The danger is that this contaminated sea water is leaking into Gaza's underground water aqueduct following a two-year drought. The drought has meant that the 160 million cubic metres of water extracted every year from Gaza's underground water supply is not being replenished as the strip received only an annual average of 85 million cubic metres of rain over the last couple of years.
"The deficit is being replaced by sewage-polluted seawater which is leaking back into the aqueduct, and we are forced to dig further and further into the ground to try and replenish supplies," Monther Shoblak, general manager of Gaza's Coastal Municipalities Water Utility (CMWU), the body responsible for water and sanitation, told IPS.
"We are extremely concerned about a possible outbreak of water-borne diseases such as typhoid, cholera, dysentery, and gastro-enteritis," added Daher.
Following WHO's water analysis results, the Palestinian Water Authority last month told Gazans to boil all water before cooking or drinking, following a shortage of hypochlorite, the chemical used to clean water, due to the blockade.
WHO also warned that nitrates in Gaza's drinking water coming from leaking sewage and agricultural chemicals in the groundwater are 13 times higher than international safety standard levels.
Doctors in Gaza have indicated that the high levels of nitrates are partly responsible for the rising number of Palestinians suffering from anaemia, although poverty and malnutrition, exacerbated by the economic embargo and the resulting decimation of the territory's economy are also to blame.
Further aggravating the situation are the power and fuel shortages, and the limited number of fuel pumps and water filters. This has meant that Gaza's 135 drinking water wells, three treatment plants and four storm-water pumping stations, which all run on petrol and electricity, are almost at a standstill.
Only 20 of the water wells are connected to electricity and due to electricity cuts they are forced to operate by means of emergency generators, but there is not always sufficient fuel to keep the generators operating.
According to CMWU only 37 of the 122 water supply pumps have fuel. This translates into 30 percent of Gazans having access to running water for four to eight hours once every week, 40 percent once every four days and 30 percent once every two days.
Financial and technical help from the international community is available. But three planned and internationally financed wastewater treatment plants have been put on hold due to the blockade, Mike Bailey, Oxfam's Jerusalem-based advocacy and media manager told IPS.
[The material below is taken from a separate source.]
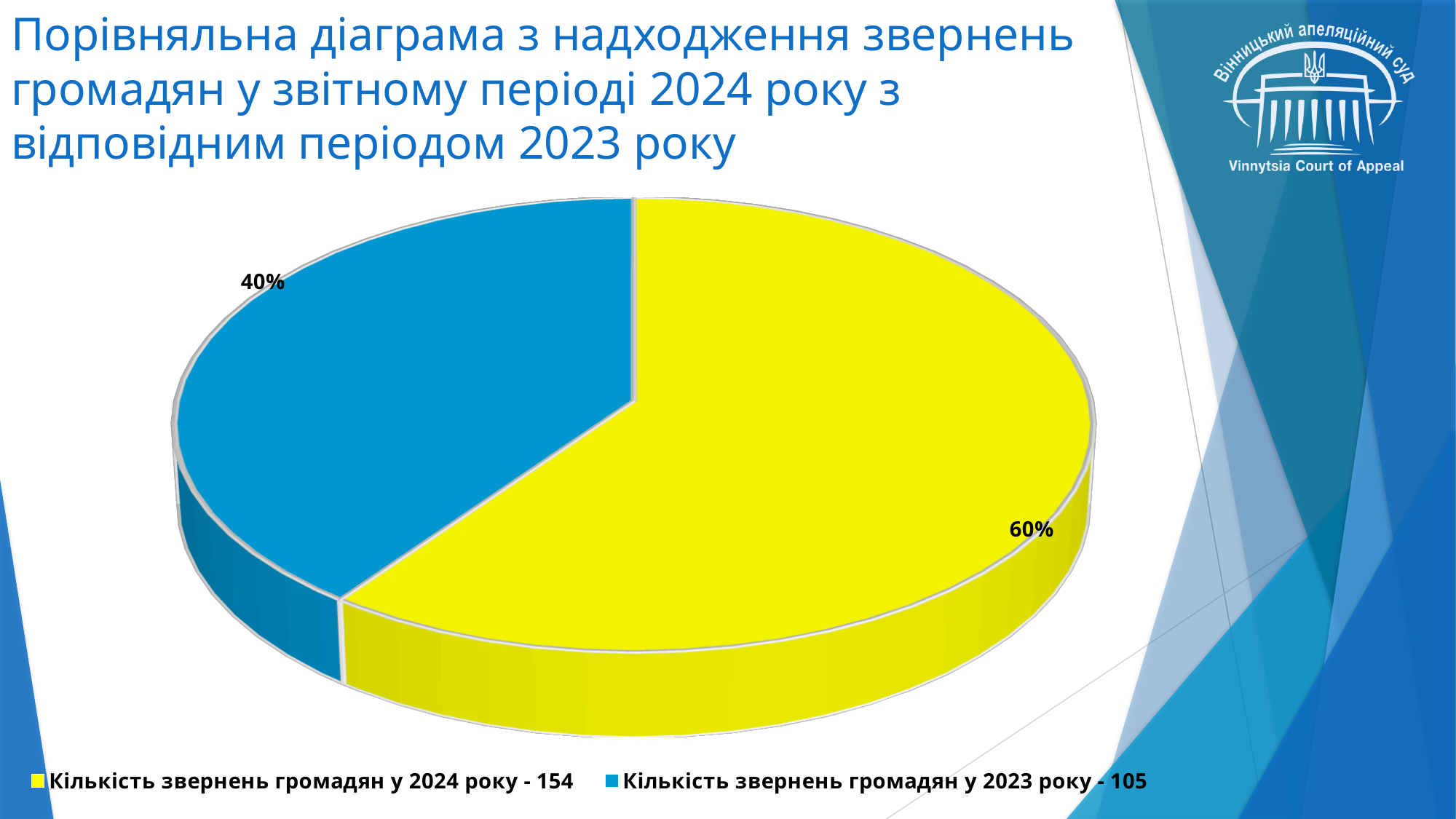
What is the total number of appeals across both years shown in the legend? 259 What kind of chart is shown on the slide? pie chart Which year has the larger share of the pie, 2024 or 2023? 2024 How many entries does the legend list? 2 Which slice is the smallest in the pie chart? Кількість звернень громадян у 2023 року - 105 What is the difference between the number of appeals in 2024 and in 2023, as given in the legend? 49 According to the legend, how many citizen appeals were received in 2024? 154 What percentage is shown for the yellow slice (Кількість звернень громадян у 2024 року)? 60% What colour is the slice representing 2023? blue How many slices does the pie chart have? 2 What percentage is shown for the blue slice (Кількість звернень громадян у 2023 року)? 40% According to the legend, how many citizen appeals were received in 2023? 105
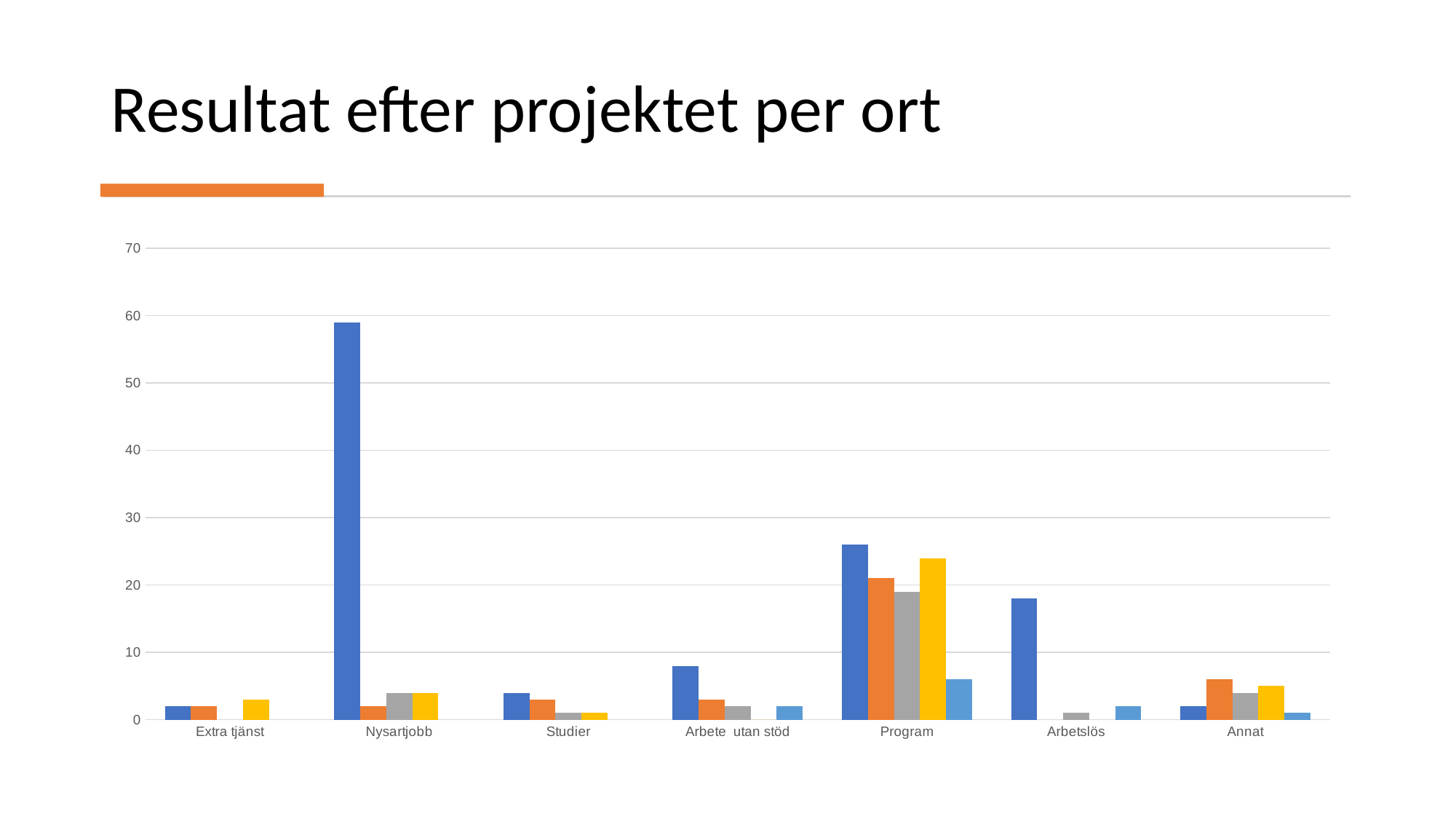
What kind of chart is shown on the slide? bar chart Is the tallest bar in the Arbetslös category greater or less than 20? less Which category contains the tallest bar in the chart? Nysartjobb How many bars are drawn in the Program category? 5 Is the tallest bar in the Extra tjänst category greater or less than 10? less Is the tallest bar in the Nysartjobb category greater or less than 50? greater Which category has the taller tallest bar, Program or Arbetslös? Program What is the title of the chart on the slide? Resultat efter projektet per ort Which category has the taller tallest bar, Nysartjobb or Program? Nysartjobb How many categories are shown along the x axis of the chart? 7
Oxfam is a partner of CMWU and is involved in financing and building a number of water and sewage related projects all over the Palestinian territories.
"The World Bank is behind the financing of one treatment plant in Beit Lahiya in northern Gaza, the German Development Bank is backing one in the middle of the Gaza Strip and the Japanese government is bankrolling one in Khan Yunis in the south," said Bailey.
But despite the funds being available, due to the closure they have all been forced to suspend operations as no contractors will take the work on as they know they will not be able to import the necessary building materials, and the Israelis will not allow them entry into the territory, said Bailey.
However, one wastewater treatment plant in Beit Lahiya, also financed by the World Bank, managed to be completed but a year late, and only after direct intervention by former British prime minister Tony Blair, now envoy of the Middle East Quartet (the U.S., the EU, Russia and the UN).
The shaky and tentative ceasefire was meant to ease the situation somewhat with Israel slowly easing the closure but Israel resealed the borders after a number of rockets were fired at Israel, which in turn followed the assassination of several Islamic resistance fighters in the West Bank.
The UN also accused the Israeli Defence Forces of seven ceasefire violations. These include the shooting of two Gazan civilians tending their crops, who the Israelis claim had come too close to the border fence.